Stated goal >>
Present every line of the records below as a numbered list, and leave out the blank lines.

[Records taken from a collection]
══════════

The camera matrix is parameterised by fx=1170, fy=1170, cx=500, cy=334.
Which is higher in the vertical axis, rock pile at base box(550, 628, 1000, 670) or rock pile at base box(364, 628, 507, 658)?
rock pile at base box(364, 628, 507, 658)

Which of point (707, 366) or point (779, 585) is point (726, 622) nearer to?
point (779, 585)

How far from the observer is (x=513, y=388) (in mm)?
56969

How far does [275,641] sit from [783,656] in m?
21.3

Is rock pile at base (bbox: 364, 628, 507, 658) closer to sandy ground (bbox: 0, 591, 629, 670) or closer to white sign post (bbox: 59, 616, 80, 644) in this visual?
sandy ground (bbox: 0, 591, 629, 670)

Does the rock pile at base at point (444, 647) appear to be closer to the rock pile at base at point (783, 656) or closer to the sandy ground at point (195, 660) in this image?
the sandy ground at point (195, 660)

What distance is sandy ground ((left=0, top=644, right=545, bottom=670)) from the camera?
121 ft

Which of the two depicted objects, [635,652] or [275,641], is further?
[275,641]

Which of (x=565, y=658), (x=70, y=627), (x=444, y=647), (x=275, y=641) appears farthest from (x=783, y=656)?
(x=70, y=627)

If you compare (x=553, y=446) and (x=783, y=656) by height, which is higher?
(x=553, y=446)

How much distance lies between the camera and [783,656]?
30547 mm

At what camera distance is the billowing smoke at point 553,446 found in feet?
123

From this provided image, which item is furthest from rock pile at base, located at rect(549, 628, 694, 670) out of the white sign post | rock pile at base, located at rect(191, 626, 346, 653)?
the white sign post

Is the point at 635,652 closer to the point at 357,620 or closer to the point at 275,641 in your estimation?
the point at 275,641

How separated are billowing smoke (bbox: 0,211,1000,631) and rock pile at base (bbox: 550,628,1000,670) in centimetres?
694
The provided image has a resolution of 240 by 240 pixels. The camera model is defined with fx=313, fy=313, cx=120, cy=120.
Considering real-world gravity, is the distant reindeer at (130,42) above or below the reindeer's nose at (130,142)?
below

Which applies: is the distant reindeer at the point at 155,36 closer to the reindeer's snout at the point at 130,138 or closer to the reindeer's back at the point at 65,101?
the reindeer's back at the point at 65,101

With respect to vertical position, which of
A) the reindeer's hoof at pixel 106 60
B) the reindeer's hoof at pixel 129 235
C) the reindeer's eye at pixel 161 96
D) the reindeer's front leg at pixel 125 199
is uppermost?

══════════

Solution for this exercise >>
1. The camera matrix is parameterised by fx=1170, fy=1170, cx=500, cy=334.
2. Which is higher in the vertical axis, rock pile at base box(550, 628, 1000, 670) or rock pile at base box(364, 628, 507, 658)?
3. rock pile at base box(364, 628, 507, 658)
4. Which of point (707, 366) or point (779, 585) is point (726, 622) nearer to?
5. point (779, 585)
6. How far from the observer is (x=513, y=388) (in mm)?
7. 56969
8. How far does [275,641] sit from [783,656] in m?
9. 21.3
10. Is rock pile at base (bbox: 364, 628, 507, 658) closer to sandy ground (bbox: 0, 591, 629, 670) or closer to white sign post (bbox: 59, 616, 80, 644) in this visual?
11. sandy ground (bbox: 0, 591, 629, 670)
12. Does the rock pile at base at point (444, 647) appear to be closer to the rock pile at base at point (783, 656) or closer to the sandy ground at point (195, 660) in this image?
13. the sandy ground at point (195, 660)
14. What distance is sandy ground ((left=0, top=644, right=545, bottom=670)) from the camera?
15. 121 ft
16. Which of the two depicted objects, [635,652] or [275,641], is further?
17. [275,641]
18. Which of (x=565, y=658), (x=70, y=627), (x=444, y=647), (x=275, y=641) appears farthest from (x=783, y=656)?
19. (x=70, y=627)
20. If you compare (x=553, y=446) and (x=783, y=656) by height, which is higher?
21. (x=553, y=446)
22. How much distance lies between the camera and [783,656]?
23. 30547 mm
24. At what camera distance is the billowing smoke at point 553,446 found in feet?
25. 123
26. From this provided image, which item is furthest from rock pile at base, located at rect(549, 628, 694, 670) out of the white sign post | rock pile at base, located at rect(191, 626, 346, 653)?
27. the white sign post
28. Is the point at 635,652 closer to the point at 357,620 or closer to the point at 275,641 in your estimation?
29. the point at 275,641
30. How separated are billowing smoke (bbox: 0,211,1000,631) and rock pile at base (bbox: 550,628,1000,670) in centimetres?
31. 694
32. The provided image has a resolution of 240 by 240 pixels. The camera model is defined with fx=313, fy=313, cx=120, cy=120.
33. Considering real-world gravity, is the distant reindeer at (130,42) above or below the reindeer's nose at (130,142)?
34. below
35. Which applies: is the distant reindeer at the point at 155,36 closer to the reindeer's snout at the point at 130,138 or closer to the reindeer's back at the point at 65,101?
36. the reindeer's back at the point at 65,101
37. With respect to vertical position, which of
38. A) the reindeer's hoof at pixel 106 60
39. B) the reindeer's hoof at pixel 129 235
40. C) the reindeer's eye at pixel 161 96
41. D) the reindeer's front leg at pixel 125 199
42. is uppermost?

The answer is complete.